Exercise inputs:
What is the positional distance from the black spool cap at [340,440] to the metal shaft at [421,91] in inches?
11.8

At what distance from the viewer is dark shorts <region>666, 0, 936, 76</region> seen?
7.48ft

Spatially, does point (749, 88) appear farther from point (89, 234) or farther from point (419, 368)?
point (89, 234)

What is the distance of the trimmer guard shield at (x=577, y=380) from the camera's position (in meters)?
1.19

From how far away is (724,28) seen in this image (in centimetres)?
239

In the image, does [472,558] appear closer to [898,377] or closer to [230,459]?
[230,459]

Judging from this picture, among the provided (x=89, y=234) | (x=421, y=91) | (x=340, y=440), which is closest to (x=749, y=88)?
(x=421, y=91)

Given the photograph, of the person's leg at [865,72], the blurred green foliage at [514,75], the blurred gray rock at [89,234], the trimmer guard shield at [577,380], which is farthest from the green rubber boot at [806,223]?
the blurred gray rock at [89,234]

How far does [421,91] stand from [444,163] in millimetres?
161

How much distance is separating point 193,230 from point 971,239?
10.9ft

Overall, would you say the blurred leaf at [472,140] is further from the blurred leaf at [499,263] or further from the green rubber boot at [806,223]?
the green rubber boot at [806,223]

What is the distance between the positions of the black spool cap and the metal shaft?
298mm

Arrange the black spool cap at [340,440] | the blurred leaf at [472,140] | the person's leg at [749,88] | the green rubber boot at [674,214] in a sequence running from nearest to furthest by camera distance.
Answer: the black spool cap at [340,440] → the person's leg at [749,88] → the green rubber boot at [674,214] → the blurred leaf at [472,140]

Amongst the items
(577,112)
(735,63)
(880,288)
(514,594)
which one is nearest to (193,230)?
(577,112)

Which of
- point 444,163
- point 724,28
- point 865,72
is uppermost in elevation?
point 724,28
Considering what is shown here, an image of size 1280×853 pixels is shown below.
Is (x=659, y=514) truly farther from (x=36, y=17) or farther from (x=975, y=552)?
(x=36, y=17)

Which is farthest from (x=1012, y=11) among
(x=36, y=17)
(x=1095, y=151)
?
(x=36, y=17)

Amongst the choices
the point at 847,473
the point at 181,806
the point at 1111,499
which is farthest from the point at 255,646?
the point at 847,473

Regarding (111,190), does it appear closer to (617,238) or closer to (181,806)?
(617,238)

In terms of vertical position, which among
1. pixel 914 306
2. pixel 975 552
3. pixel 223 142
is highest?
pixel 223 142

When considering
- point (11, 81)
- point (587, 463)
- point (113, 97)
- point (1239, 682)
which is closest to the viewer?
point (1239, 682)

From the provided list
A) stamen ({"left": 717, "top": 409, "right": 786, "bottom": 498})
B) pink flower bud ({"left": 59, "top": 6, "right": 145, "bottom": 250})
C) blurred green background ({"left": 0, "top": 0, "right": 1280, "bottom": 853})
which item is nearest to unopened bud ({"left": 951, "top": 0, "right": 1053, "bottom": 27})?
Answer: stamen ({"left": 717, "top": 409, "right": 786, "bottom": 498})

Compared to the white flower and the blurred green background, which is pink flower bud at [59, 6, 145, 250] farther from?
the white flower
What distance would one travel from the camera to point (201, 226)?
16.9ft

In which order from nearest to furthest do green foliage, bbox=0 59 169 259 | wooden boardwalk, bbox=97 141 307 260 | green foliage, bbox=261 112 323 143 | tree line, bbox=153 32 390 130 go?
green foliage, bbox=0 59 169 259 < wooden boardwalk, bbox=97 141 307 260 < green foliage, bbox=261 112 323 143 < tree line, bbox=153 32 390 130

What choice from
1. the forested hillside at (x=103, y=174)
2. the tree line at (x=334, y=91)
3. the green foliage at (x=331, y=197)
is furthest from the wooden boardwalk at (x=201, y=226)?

Problem statement:
Could you render every line of the listing above as a JSON list of strings, with one string per line and blank lines omitted?

Exercise solution:
[
  "What is the positional distance from the black spool cap at [340,440] to the metal shaft at [421,91] in inches?",
  "11.8",
  "At what distance from the viewer is dark shorts <region>666, 0, 936, 76</region> seen?",
  "7.48ft",
  "Spatially, does point (749, 88) appear farther from point (89, 234) or farther from point (419, 368)?",
  "point (89, 234)",
  "What is the distance of the trimmer guard shield at (x=577, y=380) from the camera's position (in meters)?",
  "1.19",
  "From how far away is (724,28) seen in this image (in centimetres)?",
  "239",
  "In the image, does [472,558] appear closer to [898,377] or closer to [230,459]?",
  "[230,459]",
  "Judging from this picture, among the provided (x=89, y=234) | (x=421, y=91) | (x=340, y=440), which is closest to (x=749, y=88)?",
  "(x=421, y=91)",
  "Given the photograph, of the person's leg at [865,72], the blurred green foliage at [514,75], the blurred gray rock at [89,234], the trimmer guard shield at [577,380], which is farthest from the green rubber boot at [806,223]?",
  "the blurred gray rock at [89,234]",
  "How far does [421,91] stand from [444,163] in millimetres?",
  "161",
  "How much distance is separating point 193,230 from point 971,239?",
  "10.9ft",
  "Overall, would you say the blurred leaf at [472,140] is further from the blurred leaf at [499,263] or further from the green rubber boot at [806,223]?",
  "the green rubber boot at [806,223]",
  "What is the distance between the positions of the black spool cap and the metal shaft?",
  "298mm",
  "Arrange the black spool cap at [340,440] | the blurred leaf at [472,140] | the person's leg at [749,88] | the green rubber boot at [674,214] in a sequence running from nearest to furthest by camera distance.",
  "Answer: the black spool cap at [340,440] → the person's leg at [749,88] → the green rubber boot at [674,214] → the blurred leaf at [472,140]",
  "Amongst the items",
  "(577,112)",
  "(735,63)",
  "(880,288)",
  "(514,594)",
  "which one is nearest to (193,230)?",
  "(577,112)",
  "Which of",
  "- point 444,163",
  "- point 724,28",
  "- point 865,72",
  "is uppermost in elevation?",
  "point 724,28",
  "Considering what is shown here, an image of size 1280×853 pixels is shown below.",
  "Is (x=659, y=514) truly farther from (x=36, y=17) or farther from (x=975, y=552)?",
  "(x=36, y=17)",
  "Which is farthest from (x=1012, y=11) among",
  "(x=36, y=17)",
  "(x=1095, y=151)",
  "?",
  "(x=36, y=17)",
  "Amongst the choices",
  "the point at 847,473",
  "the point at 181,806",
  "the point at 1111,499",
  "which is farthest from the point at 255,646?",
  "the point at 847,473",
  "Regarding (111,190), does it appear closer to (617,238) or closer to (181,806)?",
  "(617,238)",
  "In terms of vertical position, which among",
  "1. pixel 914 306",
  "2. pixel 975 552",
  "3. pixel 223 142",
  "is highest?",
  "pixel 223 142",
  "When considering",
  "- point (11, 81)",
  "- point (587, 463)",
  "- point (113, 97)",
  "- point (1239, 682)",
  "which is closest to the viewer?",
  "point (1239, 682)",
  "From the provided list",
  "A) stamen ({\"left\": 717, \"top\": 409, \"right\": 786, \"bottom\": 498})",
  "B) pink flower bud ({\"left\": 59, \"top\": 6, \"right\": 145, \"bottom\": 250})",
  "C) blurred green background ({\"left\": 0, \"top\": 0, \"right\": 1280, \"bottom\": 853})",
  "which item is nearest to unopened bud ({\"left\": 951, \"top\": 0, \"right\": 1053, \"bottom\": 27})?",
  "Answer: stamen ({\"left\": 717, \"top\": 409, \"right\": 786, \"bottom\": 498})",
  "Compared to the white flower and the blurred green background, which is pink flower bud at [59, 6, 145, 250] farther from?",
  "the white flower",
  "What distance would one travel from the camera to point (201, 226)?",
  "16.9ft",
  "In which order from nearest to furthest do green foliage, bbox=0 59 169 259 | wooden boardwalk, bbox=97 141 307 260 | green foliage, bbox=261 112 323 143 | tree line, bbox=153 32 390 130 go?",
  "green foliage, bbox=0 59 169 259 < wooden boardwalk, bbox=97 141 307 260 < green foliage, bbox=261 112 323 143 < tree line, bbox=153 32 390 130",
  "What choice from",
  "1. the forested hillside at (x=103, y=174)",
  "2. the tree line at (x=334, y=91)",
  "3. the green foliage at (x=331, y=197)",
  "is furthest from the wooden boardwalk at (x=201, y=226)?"
]